Closing Costs - What are they?
- Amber Walsh
- Oct 24, 2021
- 3 min read

When purchasing a home it is important to know all the costs that go into it. We have discussed the difference between earnest money and a down payment. There are additional costs that come with purchasing a home like a home inspection, don't skip on this! One many people do not understand is the closing costs. What exactly are closing costs?
Closing costs are hard to pin down, but it is typically 2 - 5% of the purchase price of the home. If you look at a home that is $200,000, then the closing costs can be in the range of $4,000-$10,000! That is a huge range! Your lender is required to send you a loan estimate explaining your closing costs within three days of you submitting your loan application, but you don't want to be caught off guard on thousands of dollars in fees coming your way.
The reason why closing costs are so hard to determine is that they are a collection of different expenses that arise for different reasons. Some of which you can shop around for and others that you cannot. So what all is included in closing costs, here are just a few:
Application Fee: Some lenders charge an application fee to process your loan request. This fee varies by lenders so shop around!
Appraisal: Your lender will order an appraisal through a third-party appraisal company that will send an appraiser to take a look at your home to determine how much the property is worth. Appraisals are important because they set the amount that the lenders will let you borrow for a property. This ensures that you are not overpaying for a property.
Attorney Fees: In some states, SC is one of them, you can't close on a housing loan without an attorney. Attorney fees cover the cost of having real estate attorney coordinate your closing and to draft the paperwork for your title transfer.
Credit Report: This is the cost to the bank of purchasing your credit report from one of the credit reporting agencies.
Flood Certification: If your house is situated on or near a flood plain, your bank may want to document or confirm its status. This involves paying for a certification from the Federal Emergency Management Agency (FEMA).
Title services: The property's title is one of the most important documents in the entire home-buying process. This is the piece of paper that spells out who actually owns the home. Title service companies research the title to ensure that it's legitimate. Lenders require the borrower to buy an insurance policy to cover the lender in case the title is later found to be defective.
Postage or Courier: There is a lot of paperwork that is involved in the sale of the home. Your lender may hire a courier to transport the document quickly and securely.
Survey: This is an evaluation of your property to determine its boundaries as well as the location of fences, walls, gas lines, etc. This is required in some states, but not all.
Taxes and Government Fees: Government recording fees are charged by the local government for making a public record of the sale. Transfer taxes are also a part of the fees that the government charges on home sale deals.
Property Taxes & Mortgage Insurance: You are often asked to put down two months of property tax and mortgage insurance payments at closing.
FHA Up-Front Mortgage Insurance Premium (UPMIP): If you have an FHA loan, you'll be required to pay the UPMIP of 1.75% of the base loan amount.

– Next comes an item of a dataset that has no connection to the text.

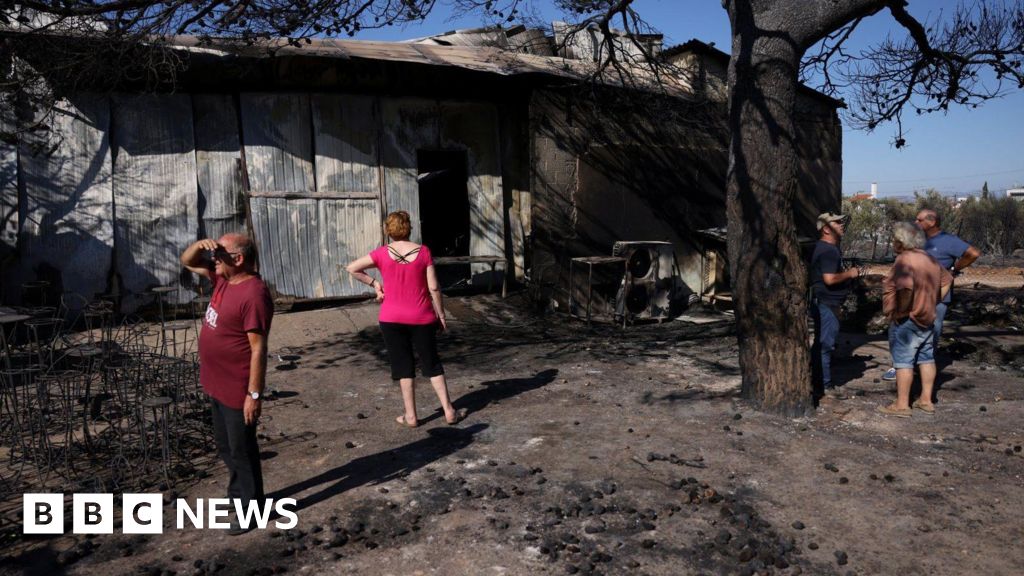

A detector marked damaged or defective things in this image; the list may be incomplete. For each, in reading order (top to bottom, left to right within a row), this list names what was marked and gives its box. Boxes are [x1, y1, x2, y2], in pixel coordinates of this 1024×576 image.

burned building [0, 25, 840, 316]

Homeowner's Insurance: This covers possible damages to your home. Some lenders require the first year's insurance to be paid at closing.
Underwriting Fee: This goes to your lender and covers the cost of researching whether or not to approve you for the loan.
There are many different items that go into closing costs and you may feel very overwhelmed. Did you know that you can ask the seller to pay a portion or all of your closing costs? Although it may hamper the deal, you should consult your Realtor® on what the best strategy would be when negotiating the contract on the home.